[Collected data entries]
___

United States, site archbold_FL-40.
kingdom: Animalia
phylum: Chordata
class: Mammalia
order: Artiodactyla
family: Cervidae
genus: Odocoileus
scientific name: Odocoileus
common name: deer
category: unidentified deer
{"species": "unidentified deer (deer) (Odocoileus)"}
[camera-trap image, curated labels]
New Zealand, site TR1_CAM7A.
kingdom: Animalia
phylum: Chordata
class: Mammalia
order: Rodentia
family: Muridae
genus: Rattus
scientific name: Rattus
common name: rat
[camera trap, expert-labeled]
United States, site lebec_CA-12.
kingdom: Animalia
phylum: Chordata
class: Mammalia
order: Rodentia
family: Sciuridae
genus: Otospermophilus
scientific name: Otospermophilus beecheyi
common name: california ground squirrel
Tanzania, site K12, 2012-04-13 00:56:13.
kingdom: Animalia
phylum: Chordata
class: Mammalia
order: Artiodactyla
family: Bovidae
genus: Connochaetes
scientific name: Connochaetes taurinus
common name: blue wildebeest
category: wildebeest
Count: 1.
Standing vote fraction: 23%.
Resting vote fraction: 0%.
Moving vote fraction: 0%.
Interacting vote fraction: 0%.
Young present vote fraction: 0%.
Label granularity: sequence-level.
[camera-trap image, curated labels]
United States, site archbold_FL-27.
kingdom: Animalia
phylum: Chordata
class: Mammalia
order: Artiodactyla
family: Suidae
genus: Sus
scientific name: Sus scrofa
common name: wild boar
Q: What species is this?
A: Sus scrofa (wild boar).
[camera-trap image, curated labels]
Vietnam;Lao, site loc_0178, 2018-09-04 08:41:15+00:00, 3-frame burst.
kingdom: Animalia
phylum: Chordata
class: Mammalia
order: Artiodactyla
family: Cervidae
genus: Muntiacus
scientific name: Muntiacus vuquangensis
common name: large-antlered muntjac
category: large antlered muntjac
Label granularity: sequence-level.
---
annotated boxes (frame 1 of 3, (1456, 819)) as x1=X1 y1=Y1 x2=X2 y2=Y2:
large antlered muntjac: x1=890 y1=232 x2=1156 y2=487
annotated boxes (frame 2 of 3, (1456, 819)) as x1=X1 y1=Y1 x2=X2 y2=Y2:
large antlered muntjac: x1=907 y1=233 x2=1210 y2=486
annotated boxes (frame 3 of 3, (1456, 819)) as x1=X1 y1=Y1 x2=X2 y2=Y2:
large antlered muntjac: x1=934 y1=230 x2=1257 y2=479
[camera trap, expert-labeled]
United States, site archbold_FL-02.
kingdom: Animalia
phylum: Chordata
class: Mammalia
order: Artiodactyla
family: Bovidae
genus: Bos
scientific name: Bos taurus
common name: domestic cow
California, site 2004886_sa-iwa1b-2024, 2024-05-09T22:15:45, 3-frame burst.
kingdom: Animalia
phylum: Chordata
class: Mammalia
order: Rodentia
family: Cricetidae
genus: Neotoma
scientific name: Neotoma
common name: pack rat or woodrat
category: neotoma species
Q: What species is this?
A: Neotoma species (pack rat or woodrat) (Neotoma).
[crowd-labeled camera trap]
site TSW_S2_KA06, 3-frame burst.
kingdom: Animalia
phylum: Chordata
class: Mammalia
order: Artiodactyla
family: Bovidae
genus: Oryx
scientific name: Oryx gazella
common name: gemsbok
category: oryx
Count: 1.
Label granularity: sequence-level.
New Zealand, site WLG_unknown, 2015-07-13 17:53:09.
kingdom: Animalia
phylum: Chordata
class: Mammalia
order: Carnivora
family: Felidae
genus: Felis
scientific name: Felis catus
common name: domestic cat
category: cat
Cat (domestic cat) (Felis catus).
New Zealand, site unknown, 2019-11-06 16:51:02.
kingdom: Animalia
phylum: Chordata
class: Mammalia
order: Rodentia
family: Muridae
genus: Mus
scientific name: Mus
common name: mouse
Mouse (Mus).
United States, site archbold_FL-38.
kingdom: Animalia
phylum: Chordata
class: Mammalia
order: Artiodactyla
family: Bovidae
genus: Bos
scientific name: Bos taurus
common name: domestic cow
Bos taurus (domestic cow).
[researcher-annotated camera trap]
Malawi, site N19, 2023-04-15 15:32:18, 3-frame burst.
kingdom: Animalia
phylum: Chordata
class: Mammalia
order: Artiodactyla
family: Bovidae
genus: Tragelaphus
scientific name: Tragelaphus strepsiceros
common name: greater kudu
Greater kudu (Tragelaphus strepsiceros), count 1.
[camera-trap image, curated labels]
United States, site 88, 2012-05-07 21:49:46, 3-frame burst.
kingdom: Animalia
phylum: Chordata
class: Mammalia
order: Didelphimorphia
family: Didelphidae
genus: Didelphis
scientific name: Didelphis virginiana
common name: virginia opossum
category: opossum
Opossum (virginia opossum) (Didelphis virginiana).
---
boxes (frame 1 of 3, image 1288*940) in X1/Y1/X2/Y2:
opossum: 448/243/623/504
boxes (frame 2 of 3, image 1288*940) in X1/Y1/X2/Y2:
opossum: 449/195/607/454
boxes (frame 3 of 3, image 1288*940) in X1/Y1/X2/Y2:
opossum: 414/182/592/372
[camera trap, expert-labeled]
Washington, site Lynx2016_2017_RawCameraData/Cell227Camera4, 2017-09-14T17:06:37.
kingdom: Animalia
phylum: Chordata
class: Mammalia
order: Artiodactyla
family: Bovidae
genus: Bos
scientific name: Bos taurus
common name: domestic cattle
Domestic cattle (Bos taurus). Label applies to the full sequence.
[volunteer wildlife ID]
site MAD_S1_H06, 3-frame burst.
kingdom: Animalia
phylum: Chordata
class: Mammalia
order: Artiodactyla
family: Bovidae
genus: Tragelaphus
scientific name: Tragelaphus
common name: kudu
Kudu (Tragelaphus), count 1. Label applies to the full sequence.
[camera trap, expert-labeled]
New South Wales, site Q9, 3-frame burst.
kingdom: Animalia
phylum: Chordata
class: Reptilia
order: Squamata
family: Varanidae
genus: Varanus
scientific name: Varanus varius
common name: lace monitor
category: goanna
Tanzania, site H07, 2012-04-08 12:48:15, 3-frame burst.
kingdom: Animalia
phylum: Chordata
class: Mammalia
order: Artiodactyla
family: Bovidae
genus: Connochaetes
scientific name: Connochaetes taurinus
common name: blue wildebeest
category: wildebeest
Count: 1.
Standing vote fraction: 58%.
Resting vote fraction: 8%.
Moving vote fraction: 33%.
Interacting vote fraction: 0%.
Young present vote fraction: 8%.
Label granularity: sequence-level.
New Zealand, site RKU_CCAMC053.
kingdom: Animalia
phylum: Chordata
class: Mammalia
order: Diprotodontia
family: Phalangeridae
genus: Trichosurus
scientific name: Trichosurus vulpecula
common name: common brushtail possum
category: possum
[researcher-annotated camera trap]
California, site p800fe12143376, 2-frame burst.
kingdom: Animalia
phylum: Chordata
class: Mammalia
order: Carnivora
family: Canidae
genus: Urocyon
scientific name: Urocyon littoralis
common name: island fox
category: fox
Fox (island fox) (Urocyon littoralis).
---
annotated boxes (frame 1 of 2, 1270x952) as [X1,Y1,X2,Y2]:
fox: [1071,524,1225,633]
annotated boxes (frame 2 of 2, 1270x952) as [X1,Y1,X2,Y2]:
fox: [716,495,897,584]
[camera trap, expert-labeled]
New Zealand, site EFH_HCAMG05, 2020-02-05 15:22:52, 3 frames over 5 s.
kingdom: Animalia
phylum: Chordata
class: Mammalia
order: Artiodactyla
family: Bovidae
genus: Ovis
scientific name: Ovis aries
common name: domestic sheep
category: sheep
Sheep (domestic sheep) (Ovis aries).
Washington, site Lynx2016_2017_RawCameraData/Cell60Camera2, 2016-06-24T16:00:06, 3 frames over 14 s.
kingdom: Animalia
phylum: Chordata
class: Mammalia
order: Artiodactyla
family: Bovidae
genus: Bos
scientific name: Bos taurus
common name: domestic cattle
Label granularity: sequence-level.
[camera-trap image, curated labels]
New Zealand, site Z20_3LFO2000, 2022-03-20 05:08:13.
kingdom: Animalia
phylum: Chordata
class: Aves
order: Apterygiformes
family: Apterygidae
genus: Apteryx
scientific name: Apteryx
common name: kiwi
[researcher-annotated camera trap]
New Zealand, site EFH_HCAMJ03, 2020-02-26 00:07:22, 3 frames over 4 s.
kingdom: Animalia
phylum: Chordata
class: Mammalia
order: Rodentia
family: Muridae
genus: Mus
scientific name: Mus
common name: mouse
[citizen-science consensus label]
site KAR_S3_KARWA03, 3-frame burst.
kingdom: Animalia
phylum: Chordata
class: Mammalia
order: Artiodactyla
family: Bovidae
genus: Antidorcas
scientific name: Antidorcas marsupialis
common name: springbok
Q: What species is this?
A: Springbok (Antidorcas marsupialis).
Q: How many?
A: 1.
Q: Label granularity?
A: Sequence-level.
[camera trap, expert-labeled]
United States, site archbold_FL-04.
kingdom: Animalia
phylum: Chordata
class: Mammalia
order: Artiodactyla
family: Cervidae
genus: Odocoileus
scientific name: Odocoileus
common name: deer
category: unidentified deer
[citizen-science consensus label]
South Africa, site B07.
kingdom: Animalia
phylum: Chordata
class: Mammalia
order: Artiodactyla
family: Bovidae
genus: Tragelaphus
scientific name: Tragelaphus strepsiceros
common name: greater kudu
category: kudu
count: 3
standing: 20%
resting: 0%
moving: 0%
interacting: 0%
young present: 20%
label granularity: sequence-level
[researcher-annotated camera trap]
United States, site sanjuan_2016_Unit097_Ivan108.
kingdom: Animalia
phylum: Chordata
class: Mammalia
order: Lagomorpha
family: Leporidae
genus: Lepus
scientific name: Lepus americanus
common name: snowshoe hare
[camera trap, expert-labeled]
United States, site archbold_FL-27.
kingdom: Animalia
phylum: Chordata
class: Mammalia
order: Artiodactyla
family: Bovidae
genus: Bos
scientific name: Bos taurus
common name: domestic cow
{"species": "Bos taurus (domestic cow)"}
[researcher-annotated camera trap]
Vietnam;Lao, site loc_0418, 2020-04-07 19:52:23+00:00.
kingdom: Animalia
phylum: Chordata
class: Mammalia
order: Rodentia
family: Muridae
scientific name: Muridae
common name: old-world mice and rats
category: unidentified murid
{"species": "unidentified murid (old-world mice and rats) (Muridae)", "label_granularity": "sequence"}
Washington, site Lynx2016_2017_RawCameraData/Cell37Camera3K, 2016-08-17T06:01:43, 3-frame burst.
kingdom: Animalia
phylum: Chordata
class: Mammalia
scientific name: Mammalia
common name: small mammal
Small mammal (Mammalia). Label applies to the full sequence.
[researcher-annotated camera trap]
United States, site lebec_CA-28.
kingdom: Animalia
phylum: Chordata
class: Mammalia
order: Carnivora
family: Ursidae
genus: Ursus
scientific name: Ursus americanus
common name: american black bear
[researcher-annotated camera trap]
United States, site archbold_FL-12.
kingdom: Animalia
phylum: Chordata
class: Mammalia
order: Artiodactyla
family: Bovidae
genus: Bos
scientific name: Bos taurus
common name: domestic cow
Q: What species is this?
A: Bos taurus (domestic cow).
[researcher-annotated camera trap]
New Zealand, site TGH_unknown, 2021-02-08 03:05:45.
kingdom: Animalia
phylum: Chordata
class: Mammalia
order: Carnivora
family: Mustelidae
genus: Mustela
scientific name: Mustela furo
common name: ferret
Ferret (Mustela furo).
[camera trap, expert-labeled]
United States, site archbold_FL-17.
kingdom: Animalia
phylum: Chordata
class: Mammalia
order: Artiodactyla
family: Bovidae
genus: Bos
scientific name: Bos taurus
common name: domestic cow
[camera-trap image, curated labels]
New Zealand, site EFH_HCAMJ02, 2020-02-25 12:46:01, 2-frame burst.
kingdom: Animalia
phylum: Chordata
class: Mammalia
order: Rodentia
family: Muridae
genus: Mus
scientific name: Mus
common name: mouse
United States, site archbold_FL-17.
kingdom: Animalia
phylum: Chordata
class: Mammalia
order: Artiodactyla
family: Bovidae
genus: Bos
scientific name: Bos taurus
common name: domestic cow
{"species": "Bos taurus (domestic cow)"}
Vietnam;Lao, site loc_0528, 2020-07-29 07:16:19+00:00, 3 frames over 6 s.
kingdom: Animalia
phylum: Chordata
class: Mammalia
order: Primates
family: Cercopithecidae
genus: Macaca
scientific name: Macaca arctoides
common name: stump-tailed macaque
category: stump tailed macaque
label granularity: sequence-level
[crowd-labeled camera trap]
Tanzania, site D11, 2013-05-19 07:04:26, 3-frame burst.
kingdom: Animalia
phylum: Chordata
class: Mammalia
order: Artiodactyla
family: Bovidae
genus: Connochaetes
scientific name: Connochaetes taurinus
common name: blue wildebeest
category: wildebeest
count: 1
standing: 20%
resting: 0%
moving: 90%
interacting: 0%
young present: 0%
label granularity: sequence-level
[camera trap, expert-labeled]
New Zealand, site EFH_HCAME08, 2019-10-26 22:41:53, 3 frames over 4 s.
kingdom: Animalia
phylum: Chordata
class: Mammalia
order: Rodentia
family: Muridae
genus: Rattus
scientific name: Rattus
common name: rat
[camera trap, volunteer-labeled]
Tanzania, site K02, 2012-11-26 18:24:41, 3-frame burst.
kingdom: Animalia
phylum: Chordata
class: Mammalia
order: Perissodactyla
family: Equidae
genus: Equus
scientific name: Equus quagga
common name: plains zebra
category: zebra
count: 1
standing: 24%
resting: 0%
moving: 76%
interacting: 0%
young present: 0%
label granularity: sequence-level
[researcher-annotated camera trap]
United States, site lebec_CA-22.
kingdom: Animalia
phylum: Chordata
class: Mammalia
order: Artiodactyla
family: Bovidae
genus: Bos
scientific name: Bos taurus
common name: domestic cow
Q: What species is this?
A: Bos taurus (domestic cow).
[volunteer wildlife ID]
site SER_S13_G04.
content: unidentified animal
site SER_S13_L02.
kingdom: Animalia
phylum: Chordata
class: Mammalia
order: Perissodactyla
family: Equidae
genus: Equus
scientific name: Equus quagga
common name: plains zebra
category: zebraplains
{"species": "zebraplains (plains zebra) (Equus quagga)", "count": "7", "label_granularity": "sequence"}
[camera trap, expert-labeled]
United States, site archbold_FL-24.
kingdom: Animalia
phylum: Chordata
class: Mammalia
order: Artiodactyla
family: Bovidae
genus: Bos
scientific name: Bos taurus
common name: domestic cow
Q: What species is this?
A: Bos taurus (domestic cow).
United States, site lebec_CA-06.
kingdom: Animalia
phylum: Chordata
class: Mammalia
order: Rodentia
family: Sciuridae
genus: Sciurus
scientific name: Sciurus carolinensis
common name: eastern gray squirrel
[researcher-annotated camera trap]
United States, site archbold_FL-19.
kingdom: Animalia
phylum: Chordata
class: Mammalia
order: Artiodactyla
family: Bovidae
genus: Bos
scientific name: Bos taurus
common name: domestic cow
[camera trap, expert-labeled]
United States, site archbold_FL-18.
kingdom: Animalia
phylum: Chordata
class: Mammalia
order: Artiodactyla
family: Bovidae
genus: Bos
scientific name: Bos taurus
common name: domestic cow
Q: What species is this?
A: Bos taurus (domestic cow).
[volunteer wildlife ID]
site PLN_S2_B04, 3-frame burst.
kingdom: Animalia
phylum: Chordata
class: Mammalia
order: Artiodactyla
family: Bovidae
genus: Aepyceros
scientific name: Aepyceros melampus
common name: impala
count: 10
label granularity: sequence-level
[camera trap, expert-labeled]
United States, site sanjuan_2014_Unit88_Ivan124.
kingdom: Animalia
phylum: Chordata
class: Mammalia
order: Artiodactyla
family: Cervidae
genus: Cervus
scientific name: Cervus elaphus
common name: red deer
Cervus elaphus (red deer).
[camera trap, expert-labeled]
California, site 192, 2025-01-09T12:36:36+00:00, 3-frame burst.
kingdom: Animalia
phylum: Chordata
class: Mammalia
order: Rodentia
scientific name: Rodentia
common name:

___

▶ **WORK ITEM**
The result should be every line that contains "South", copied from the entries.

▶ **TASK ANSWER**
New South Wales, site Q9, 3-frame burst.
South Africa, site B07.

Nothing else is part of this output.